§ Lesetext
───
Konkurrenzdruck und unklare Berufsbilder erschweren die Jobsuche für Geisteswissenschafter und Geisteswissenschafterinnen. Damit hat Ulrike Schneeberg, die Literaturwissenschaften und Amerikanistik studierte, selbst Erfahrungen gemacht. Über ihre Suche hat sie nun ein Buch geschrieben, das kürzlich im Marta-Press-Verlag erschienen ist. Darin kommen 25 weitere Geisteswissenschafter zu Wort. Im Interview erklärt Schneeberg, warum ihr die Praxisferne an Unis im Nachhinein fatal erscheint – sich ein geisteswissenschaftliches Studium aber dennoch auszahlt. Entscheidend bei der Jobsuche: mögliche Ablehnung nicht zu scheuen. "Und sich vor allem nicht verunsichern zu lassen von Vorstellungen, wie es laufen muss."
───
§ Die Daten
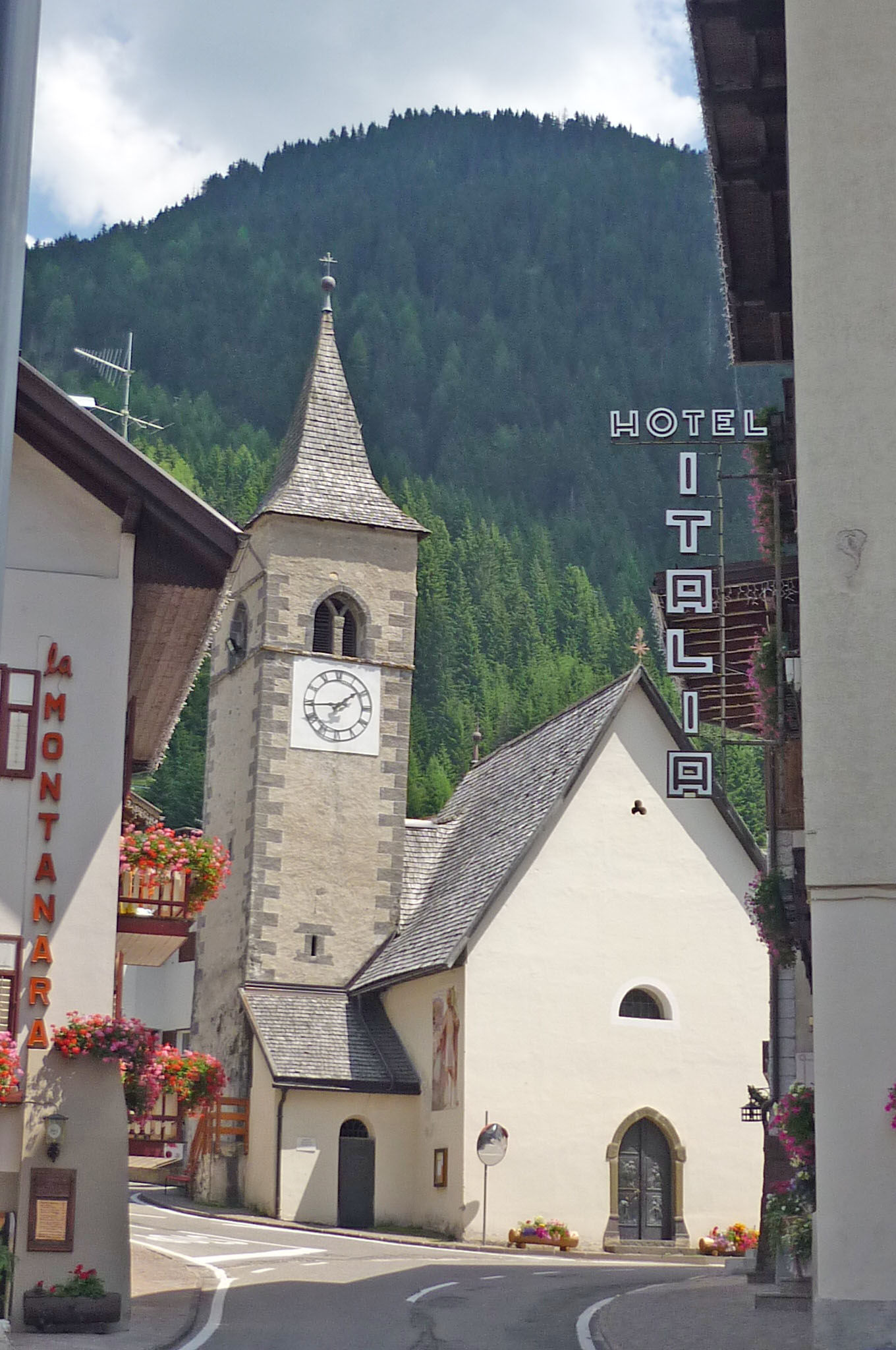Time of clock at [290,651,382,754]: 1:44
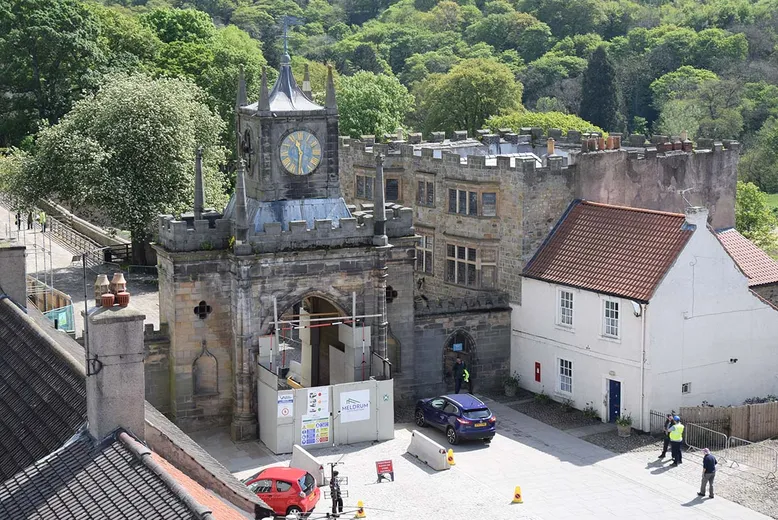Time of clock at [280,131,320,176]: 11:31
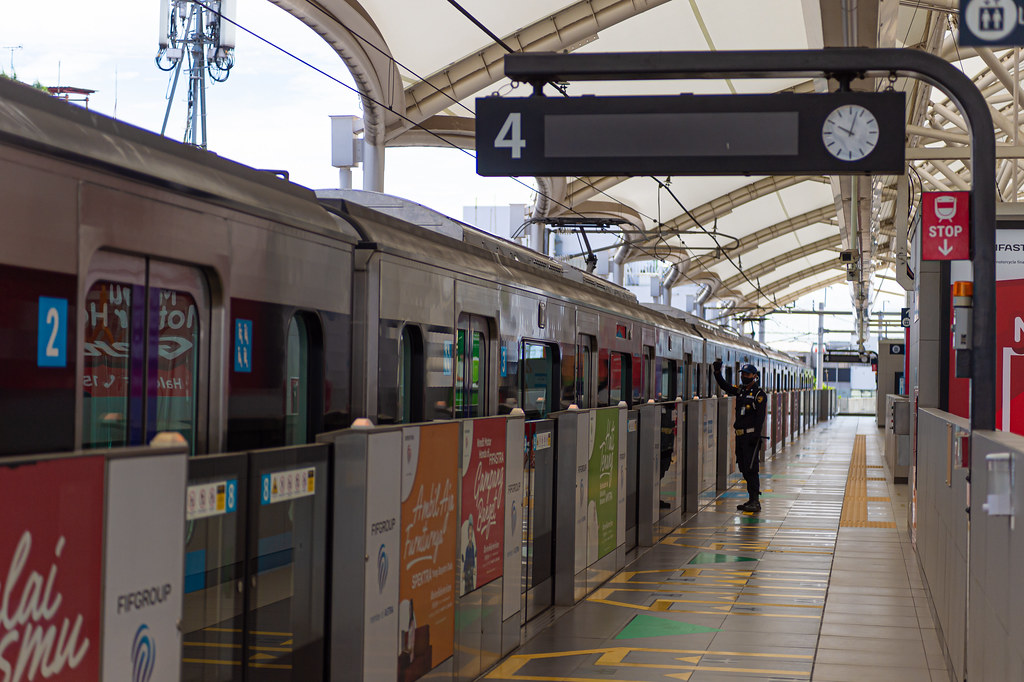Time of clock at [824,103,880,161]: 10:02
───
§ Deine Aufgabe
Schreib den Lesetext über die Jobsuche von Geisteswissenschaftern nach seinem letzten Satz weiter.

§ Richtige Antwort
STANDARD: Die Katastrophe ausrufen oder den Kopf in den Sand stecken: Das sind meist die Extreme, wenn es um die Jobsuche nach einem geisteswissenschaftlichen Studium geht. Welche Erfahrungen haben Sie gemacht?

Schneeberg: Ich hatte nicht sofort Erfolg. Über eine Netzwerkveranstaltung bin ich dann für ein halbes Jahr in einem Social Start-up gelandet. Man weiß seltener über die Möglichkeiten Bescheid. Die gibt es aber sehr wohl.

STANDARD: Auch Zahlen zeigen, dass es bei fast allen schlussendlich funktioniert. Warum ist der Pessimismus dennoch so groß?

Schneeberg: Wir Menschen neigen dazu, das Negative eher wahrzunehmen als das Positive – obwohl es oft gar nichts mehr mit der Realität zu tun hat. Wir hören ein Vorurteil und fühlen uns durch einzelne Geschichten aus dem Bekanntenkreis bestätigt. Aber eines ist schon klar: Das Berufsbild ist für Geisteswissenschafter eben nicht vorgezeichnet.

STANDARD: Für Ihr Buch haben Sie 25 interviewt. Was arbeiten sie?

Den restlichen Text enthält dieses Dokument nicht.